Traditionally on Ubuntu-based systems, those packages get installed as dependency of a meta package that pulls the entire desktop experience, for instance on Ubuntu this is ubuntu-desktop (the default GNOME experience), kubuntu-desktop (the KDE Plasma experience) and so on. I believe this won’t be much different for Mint.

The consequence of uninstalling such package is removal of the meta package. You can totally do that, but then the dependencies (so the cinnamon desktop with everything that makes it Linux Mint) are due for autoremoval of no longer needed packages (so apt autoremove would remove it all) unless they’re marked as explicitly installed and needed by you. Unless they’re “optional” dependencies. It’s hard to tell precisely what will happen without access to actual Linux Mint, but in theory you can just cherry pick whatever you want from that big chunky meta package, or remove it all and only reinstall stuff that interests you.
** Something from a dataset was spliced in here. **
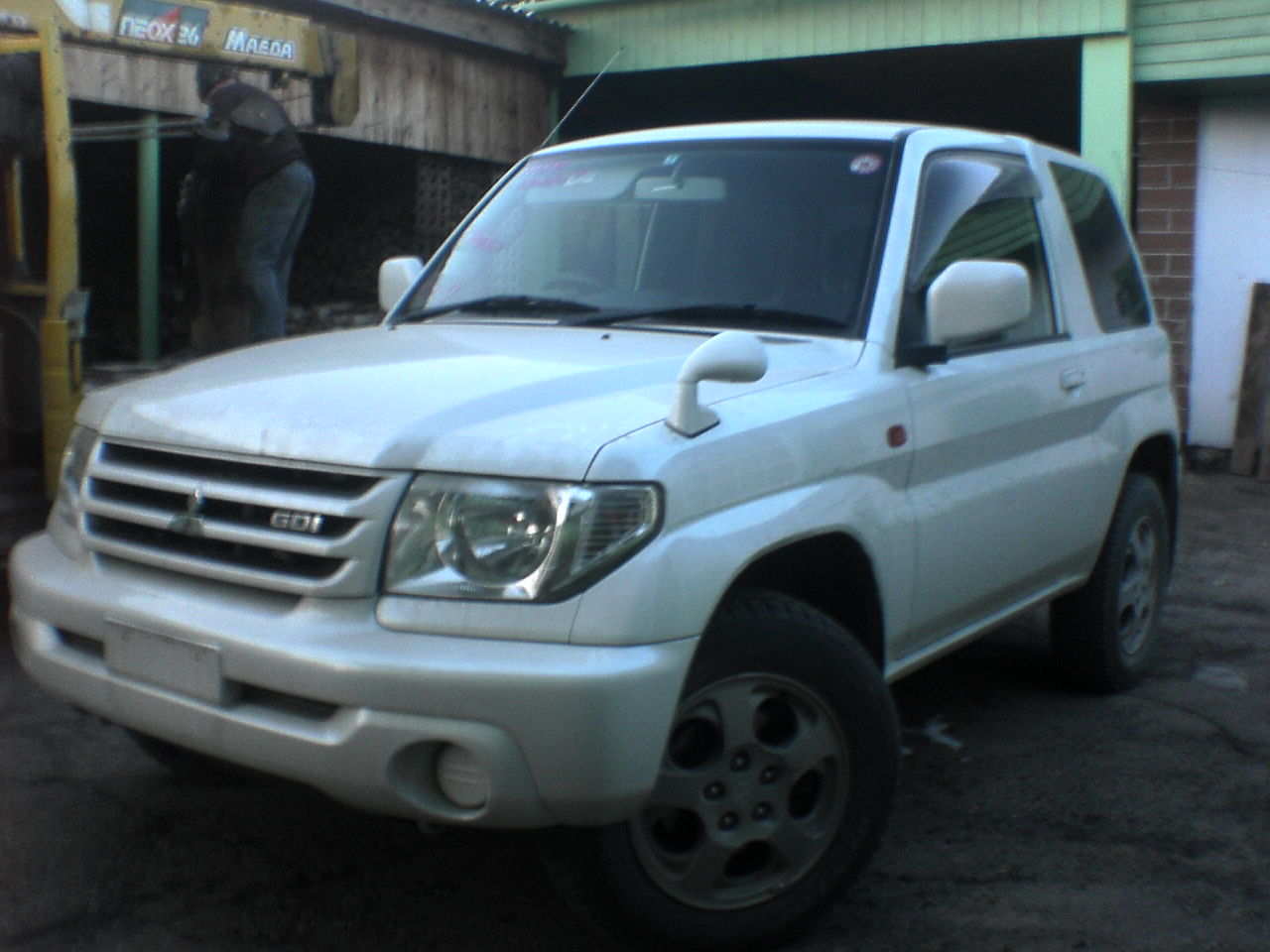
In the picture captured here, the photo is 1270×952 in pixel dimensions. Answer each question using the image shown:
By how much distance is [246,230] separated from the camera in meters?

I personally wouldn’t bother and just set my default apps to my preference and if the app menu is too crowded I’d hide them using something like Alacarte (old school GNOME menu editor). That way you know that full system upgrades wont cause any problems, and you effectively replace apps as you desire.

And it’s true that for lightweight system with only what I need, something like Debian or Arch would be much better. My experience is that usually modifying easy-to-use distribution is (while perfectly possible) more effort than building one from the ground up.